X

Opera's browser finds its voice

Norway-based Opera is adding voice control to its eponymous browser, enabling users to browse the Web and fill in forms by talking to their PC.

Paul Festa Staff Writer, CNET News.com
Paul Festa
covers browser development and Web standards.
Paul Festa
3 min read
Opera is adding voice control to its browser, enabling users to browse the Web and fill in voice-enabled Web forms by talking to their PC. They can also have the contents of Web sites read back to them.

The next version of the browser is due in "a couple of months," according to Opera Chief Executive Jon von Tetzchner, which means that it's likely to debut at about the same time as Microsoft's Speech Server software, which is designed to improve the way that servers handle spoken commands.

Opera's browser, which will incorporate IBM's Embedded ViaVoice speech technology, will be available as a free download with advertisements, as well as in a for-sale version without advertising, von Tetzchner said.

Aside from the obvious accessibility benefits, von Tetzchner said, there are applications for in-car computing: "In a car, you would like a combination of screen and voice, but you don't want to be watching a screen while driving. Being able to perform tasks by voice and get voice feedback will be very useful."

Opera also rolled out the time-honored slideshow as an example of a possible application for the voice function. By combining Opera Show with voice, said the company, users will be able to give presentations and tell Opera via voice commands to turn to the next slide without having to approach the computer and press the "page down" key.

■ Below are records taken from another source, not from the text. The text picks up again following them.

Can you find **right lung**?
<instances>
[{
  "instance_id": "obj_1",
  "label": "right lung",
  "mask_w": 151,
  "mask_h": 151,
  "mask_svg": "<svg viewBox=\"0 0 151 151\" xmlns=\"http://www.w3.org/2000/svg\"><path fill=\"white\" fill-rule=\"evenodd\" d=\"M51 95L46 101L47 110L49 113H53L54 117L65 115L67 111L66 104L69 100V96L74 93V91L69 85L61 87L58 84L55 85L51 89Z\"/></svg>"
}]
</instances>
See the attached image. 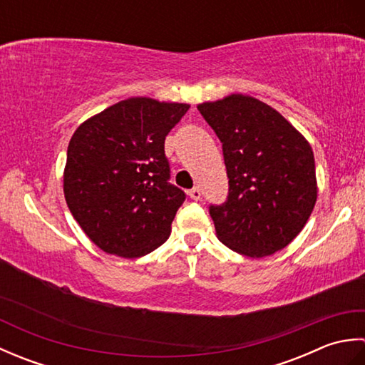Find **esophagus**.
Masks as SVG:
<instances>
[{"mask_svg":"<svg viewBox=\"0 0 365 365\" xmlns=\"http://www.w3.org/2000/svg\"><path fill=\"white\" fill-rule=\"evenodd\" d=\"M188 196H190L191 199L199 200L200 196H202V192H200V188H199V187H195V188H191V190L188 191Z\"/></svg>","mask_w":365,"mask_h":365,"instance_id":"esophagus-1","label":"esophagus"}]
</instances>
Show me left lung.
Instances as JSON below:
<instances>
[{"label": "left lung", "mask_w": 365, "mask_h": 365, "mask_svg": "<svg viewBox=\"0 0 365 365\" xmlns=\"http://www.w3.org/2000/svg\"><path fill=\"white\" fill-rule=\"evenodd\" d=\"M222 144L229 195L210 204L216 235L232 251L265 257L304 227L317 200L311 145L260 100L232 94L197 106Z\"/></svg>", "instance_id": "1"}]
</instances>
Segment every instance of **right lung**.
I'll use <instances>...</instances> for the list:
<instances>
[{"instance_id": "add662e5", "label": "right lung", "mask_w": 365, "mask_h": 365, "mask_svg": "<svg viewBox=\"0 0 365 365\" xmlns=\"http://www.w3.org/2000/svg\"><path fill=\"white\" fill-rule=\"evenodd\" d=\"M188 110L187 103L133 97L76 128L67 149L64 196L100 250L133 259L168 240L187 195L169 182L165 139Z\"/></svg>"}]
</instances>
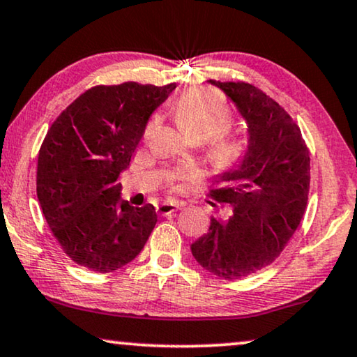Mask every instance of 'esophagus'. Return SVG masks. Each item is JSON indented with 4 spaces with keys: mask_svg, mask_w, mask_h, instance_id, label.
Listing matches in <instances>:
<instances>
[{
    "mask_svg": "<svg viewBox=\"0 0 357 357\" xmlns=\"http://www.w3.org/2000/svg\"><path fill=\"white\" fill-rule=\"evenodd\" d=\"M184 205L183 204H173V202H163L162 205H158L157 207V213L162 215V217H167V215H172L173 212H176V210L183 208Z\"/></svg>",
    "mask_w": 357,
    "mask_h": 357,
    "instance_id": "obj_1",
    "label": "esophagus"
}]
</instances>
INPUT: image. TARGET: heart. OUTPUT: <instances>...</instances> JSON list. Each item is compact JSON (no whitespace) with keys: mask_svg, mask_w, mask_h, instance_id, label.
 <instances>
[{"mask_svg":"<svg viewBox=\"0 0 357 357\" xmlns=\"http://www.w3.org/2000/svg\"><path fill=\"white\" fill-rule=\"evenodd\" d=\"M174 118L189 140L207 142V160L217 172H231L241 167L249 157L250 144L243 135L228 134L234 123L229 105L218 93L210 90H192L184 93L174 105ZM157 126L152 118L145 126V137ZM176 178L189 179L190 172L178 169Z\"/></svg>","mask_w":357,"mask_h":357,"instance_id":"b5f03b06","label":"heart"}]
</instances>
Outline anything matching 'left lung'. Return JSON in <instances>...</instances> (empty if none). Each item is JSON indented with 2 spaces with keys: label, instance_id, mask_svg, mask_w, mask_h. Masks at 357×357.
I'll return each instance as SVG.
<instances>
[{
  "label": "left lung",
  "instance_id": "1",
  "mask_svg": "<svg viewBox=\"0 0 357 357\" xmlns=\"http://www.w3.org/2000/svg\"><path fill=\"white\" fill-rule=\"evenodd\" d=\"M217 85L236 103L249 130L245 162L215 181L208 195L229 204V215L210 218L208 231L190 244L194 259L215 277L241 280L278 259L307 207L310 158L288 112L248 82Z\"/></svg>",
  "mask_w": 357,
  "mask_h": 357
}]
</instances>
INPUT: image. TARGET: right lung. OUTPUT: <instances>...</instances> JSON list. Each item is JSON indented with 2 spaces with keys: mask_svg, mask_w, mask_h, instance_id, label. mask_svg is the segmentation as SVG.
<instances>
[{
  "mask_svg": "<svg viewBox=\"0 0 357 357\" xmlns=\"http://www.w3.org/2000/svg\"><path fill=\"white\" fill-rule=\"evenodd\" d=\"M176 84L95 85L74 100L45 135L38 152L37 197L50 229L74 264L97 273L137 257L157 223L153 205L119 199L153 109Z\"/></svg>",
  "mask_w": 357,
  "mask_h": 357,
  "instance_id": "1",
  "label": "right lung"
}]
</instances>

"This new offering can allow us to interact with the content on the Web in a more natural way, combining speech with other forms of input and output--first on PCs, and in the near future, in devices such as cell phones and PDAs," said Igor Jablokov, director of embedded speech at IBM and chairman of the VoiceXML Forum, an industry organization formed to create and promote the Voice Extensible Markup Language.

Developers can also start to build multimodal content with the open standards-based X+V markup language, Jablokov said, "using development skills a large population of programmers already have today."

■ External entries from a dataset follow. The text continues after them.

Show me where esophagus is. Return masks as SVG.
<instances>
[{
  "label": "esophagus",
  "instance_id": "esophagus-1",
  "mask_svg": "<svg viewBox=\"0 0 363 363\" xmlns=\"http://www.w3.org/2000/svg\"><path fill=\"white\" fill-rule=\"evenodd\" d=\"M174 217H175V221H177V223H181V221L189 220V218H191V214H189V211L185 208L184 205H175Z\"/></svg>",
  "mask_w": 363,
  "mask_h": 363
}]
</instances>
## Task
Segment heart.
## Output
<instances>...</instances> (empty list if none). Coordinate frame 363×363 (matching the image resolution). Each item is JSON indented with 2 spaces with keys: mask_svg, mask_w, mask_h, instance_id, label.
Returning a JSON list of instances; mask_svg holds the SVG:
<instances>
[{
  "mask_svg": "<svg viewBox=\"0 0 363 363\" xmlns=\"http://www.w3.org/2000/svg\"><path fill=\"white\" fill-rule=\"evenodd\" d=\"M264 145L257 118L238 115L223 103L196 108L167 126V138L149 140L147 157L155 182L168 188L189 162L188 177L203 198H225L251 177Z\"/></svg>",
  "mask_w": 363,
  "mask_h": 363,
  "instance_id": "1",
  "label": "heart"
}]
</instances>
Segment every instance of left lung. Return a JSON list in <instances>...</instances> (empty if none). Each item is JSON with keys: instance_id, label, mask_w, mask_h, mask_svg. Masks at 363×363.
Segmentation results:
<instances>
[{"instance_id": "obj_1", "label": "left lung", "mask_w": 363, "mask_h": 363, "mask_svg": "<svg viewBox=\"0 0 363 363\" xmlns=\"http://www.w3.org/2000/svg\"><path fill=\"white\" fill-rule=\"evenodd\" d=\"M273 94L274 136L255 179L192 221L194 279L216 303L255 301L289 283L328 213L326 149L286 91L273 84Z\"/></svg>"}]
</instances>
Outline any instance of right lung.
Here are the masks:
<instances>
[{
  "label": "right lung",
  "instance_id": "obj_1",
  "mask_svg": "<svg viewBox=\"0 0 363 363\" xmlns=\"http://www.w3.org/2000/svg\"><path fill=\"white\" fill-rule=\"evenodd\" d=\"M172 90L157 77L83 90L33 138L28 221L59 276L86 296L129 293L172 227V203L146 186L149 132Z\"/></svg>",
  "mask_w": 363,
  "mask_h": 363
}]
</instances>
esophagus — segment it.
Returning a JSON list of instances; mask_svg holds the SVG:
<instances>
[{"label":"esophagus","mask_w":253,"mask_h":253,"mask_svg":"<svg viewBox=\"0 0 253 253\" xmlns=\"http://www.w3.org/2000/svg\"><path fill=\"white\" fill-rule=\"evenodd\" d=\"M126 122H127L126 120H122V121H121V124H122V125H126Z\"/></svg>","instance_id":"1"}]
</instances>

"One part of this is about being able to control a browser by voice, but it is also about using pages with XHTML+Voice (X+V) coded into them," von Tetzchner said. X+V is a voice specification that Opera, IBM and Motorola submitted to Web standards body the World Wide Web Consortium in 2001.

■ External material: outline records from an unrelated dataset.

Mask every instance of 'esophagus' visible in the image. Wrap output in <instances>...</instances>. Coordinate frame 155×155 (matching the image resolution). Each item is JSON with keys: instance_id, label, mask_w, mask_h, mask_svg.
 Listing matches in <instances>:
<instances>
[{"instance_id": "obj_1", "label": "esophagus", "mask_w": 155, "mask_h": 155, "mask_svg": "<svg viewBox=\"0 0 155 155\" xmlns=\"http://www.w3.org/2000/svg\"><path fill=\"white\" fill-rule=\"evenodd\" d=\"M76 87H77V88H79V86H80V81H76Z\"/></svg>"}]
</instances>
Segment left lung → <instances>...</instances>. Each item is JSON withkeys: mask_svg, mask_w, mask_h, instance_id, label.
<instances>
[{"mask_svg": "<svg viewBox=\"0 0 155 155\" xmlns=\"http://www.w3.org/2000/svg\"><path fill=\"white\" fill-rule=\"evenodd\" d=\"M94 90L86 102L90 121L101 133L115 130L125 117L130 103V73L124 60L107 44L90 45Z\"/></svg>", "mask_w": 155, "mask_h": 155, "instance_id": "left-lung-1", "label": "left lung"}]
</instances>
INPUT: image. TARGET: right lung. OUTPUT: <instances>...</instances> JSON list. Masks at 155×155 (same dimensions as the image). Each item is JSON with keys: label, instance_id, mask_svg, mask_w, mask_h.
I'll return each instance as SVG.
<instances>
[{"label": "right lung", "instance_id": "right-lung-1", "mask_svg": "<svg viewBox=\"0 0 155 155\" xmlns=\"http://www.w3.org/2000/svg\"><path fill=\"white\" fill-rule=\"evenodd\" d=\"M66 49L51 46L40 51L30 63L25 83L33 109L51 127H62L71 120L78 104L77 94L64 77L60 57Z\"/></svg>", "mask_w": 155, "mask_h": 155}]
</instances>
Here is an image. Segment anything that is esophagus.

X+V combines two markup languages, both based on XML. XHTML is a version of the Hypertext Markup Language expressed in XML, and VoiceXML is an XML framework for developers of voice applications.

X+V competes with a Microsoft-backed technology, also based on XML, known as Speech Application Language Tags.

Opera, which has a confrontational history with Microsoft, said X+V is the wave of the future.

"X+V provides a better relationship to XHTML and a more standardized transition to be able to integrate voice capabilities," said Christen Krogh, Opera's vice president of engineering.

Opera isn't the first to work on adding IBM's X+V technology. Access Systems, the Tokyo-based maker of the NetFront browser for mobile devices, announced in September a similar effort to add the voice capabilities.

Opera will make the IBM integrated-voice browser available in English for Windows, and the browser will initially be targeted at enterprise customers and developers.

Matt Loney of ZDNet UK reported from London. CNET News.com's Paul Festa reported from San Francisco.